Il faut veiller à ne pas se contenter d'une énumération et donner au développement un tour véritablement interrogatif. L'enjeu du sujet est de clarifier le rapport de la technique avec la liberté en regard de deux lieux communs contradictoires : l'apologie du progrès vante toujours le caractère libérateur de la technique, tandis que, de Rousseau à Heidegger, bien des critiques dénoncent la servitude de l'homme à l'égard de la technique.

Il faut bien prêter attention à la forme hypothétique du sujet : « Si la technique est libératrice...

» : on ne considère donc pas d'emblée qu'elle le soit. De quoi la technique nous libère-t-elle ? Ici les exemples sont nombreux et faciles à trouver; il ne faut pourtant pas se contenter d'une accumulation mais tenter de les organiser dans des catégories générales.

La technique peut nous libérer dans notre rapport à un environnement naturel souvent hostile ou même par rapport à nos conditions de vie « naturelles » ;par rapport à l'espace, au temps, au travail, aux relations sociales. En nous libérant, la technique nous rend-elle libres ? La question n'est pas contradictoire, elle n'est qu'une variante du sujet.

Il est indéniable que la technique nous libère d'un certain nombre de servitudes.

Mais l'accumulation de facilités fait-elle nécessairement de nous des hommes libres ? Attention ! Il faut éviter d'opposer à la liste des bienfaits de la technique celle de ses inconvénients : on ne répondrait pas vraiment à la question. Pour éviter le défaut de la simple énumération, on peut repartir de ce qu'est la liberté :si on la définit comme la capacité de savoir ce que l'on veut, on peut se demander si la technique, en mettant à notre disposition de plus en plus de possibilités, nous donne aussi les moyens de choisir au mieux parmi ces possibilités.

Si la liberté c'est le fait d'être vraiment soi-même, la technique, qui tend vers une standardisation croissante des produits, nous permet-elle de conserver notre identité et de l'épanouir ? [Introduction] Lorsque Descartes annonce, à la fin du Discours de la méthode, que la technique nous permettra de modifier notre existence et que, alliée à la science, elle réalisera la maîtrise et la possession de la nature, il esquisse le programme qui a, depuis le xviiie siècle, suscité le développement accéléré des techniques.

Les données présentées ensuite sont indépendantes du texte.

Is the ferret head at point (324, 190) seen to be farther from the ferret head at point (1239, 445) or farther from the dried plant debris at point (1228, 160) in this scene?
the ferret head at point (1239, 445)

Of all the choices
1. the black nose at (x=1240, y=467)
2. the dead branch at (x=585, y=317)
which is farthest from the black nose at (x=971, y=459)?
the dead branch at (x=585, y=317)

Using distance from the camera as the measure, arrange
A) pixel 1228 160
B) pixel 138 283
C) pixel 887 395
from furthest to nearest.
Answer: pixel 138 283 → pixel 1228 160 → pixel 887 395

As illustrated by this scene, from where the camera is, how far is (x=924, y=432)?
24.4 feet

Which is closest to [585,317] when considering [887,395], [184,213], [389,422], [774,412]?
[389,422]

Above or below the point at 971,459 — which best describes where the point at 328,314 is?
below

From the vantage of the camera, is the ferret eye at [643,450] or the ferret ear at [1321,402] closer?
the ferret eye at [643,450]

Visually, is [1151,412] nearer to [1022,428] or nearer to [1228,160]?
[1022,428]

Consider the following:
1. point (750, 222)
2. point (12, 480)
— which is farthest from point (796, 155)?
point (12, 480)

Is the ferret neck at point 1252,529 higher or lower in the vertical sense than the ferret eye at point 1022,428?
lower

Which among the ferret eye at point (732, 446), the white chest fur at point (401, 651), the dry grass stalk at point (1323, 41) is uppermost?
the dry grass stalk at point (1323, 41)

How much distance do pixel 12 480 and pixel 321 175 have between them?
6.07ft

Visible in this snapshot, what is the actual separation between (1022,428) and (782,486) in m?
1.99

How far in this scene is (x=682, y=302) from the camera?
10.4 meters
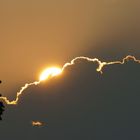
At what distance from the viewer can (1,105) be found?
45625 mm

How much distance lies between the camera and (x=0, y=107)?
45.6 meters

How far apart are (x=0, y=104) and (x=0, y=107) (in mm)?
447

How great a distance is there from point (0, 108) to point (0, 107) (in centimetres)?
18

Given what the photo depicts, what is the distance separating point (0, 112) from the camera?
45531 millimetres

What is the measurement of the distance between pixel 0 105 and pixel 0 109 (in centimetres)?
67

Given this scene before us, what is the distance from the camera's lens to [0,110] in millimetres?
45812

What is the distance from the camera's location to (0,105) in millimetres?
45531

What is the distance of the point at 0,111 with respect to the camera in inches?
1796

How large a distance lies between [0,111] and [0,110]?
224 mm

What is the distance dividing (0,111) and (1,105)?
84cm

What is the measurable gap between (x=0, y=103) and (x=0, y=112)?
1262 mm

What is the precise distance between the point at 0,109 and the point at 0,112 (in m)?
0.49

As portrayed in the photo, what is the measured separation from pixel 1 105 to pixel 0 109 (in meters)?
0.65

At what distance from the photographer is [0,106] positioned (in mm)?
45625
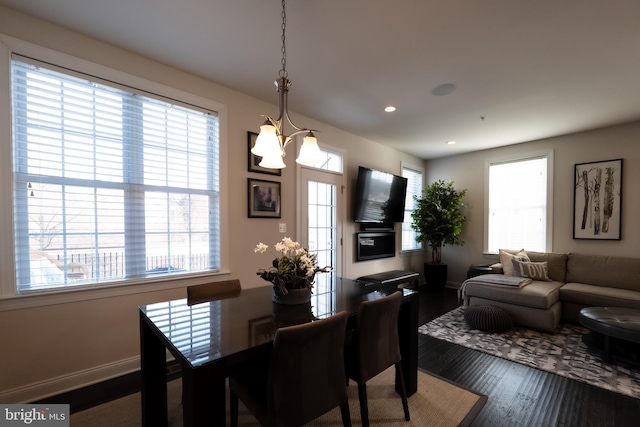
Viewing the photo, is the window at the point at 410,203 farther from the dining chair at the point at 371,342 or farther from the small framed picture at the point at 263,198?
the dining chair at the point at 371,342

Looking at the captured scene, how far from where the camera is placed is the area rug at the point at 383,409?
1.70 m

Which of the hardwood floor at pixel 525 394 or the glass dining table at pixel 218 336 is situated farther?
the hardwood floor at pixel 525 394

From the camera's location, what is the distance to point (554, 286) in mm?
3426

L'être humain semble trouver son avantage dans un tel développement, mais il convient de se demander pourquoi.

Si les techniques nous rendent plus aisément « comme maître[s] et possesseur[s] de la nature », est-ce d'un mouvement sans ambiguïté ? La technique est peut-être libératrice — mais de quoi peut-elle exactement nous libérer ? [I.

La technique facilite la satisfaction des besoins] Puisque le travail humain a initialement pour but de satisfaire les besoins élémentaires, l'invention technique lui est favorable.

Elle permet en effet une économie de l'énergie physique, et autorise une production plus abondante.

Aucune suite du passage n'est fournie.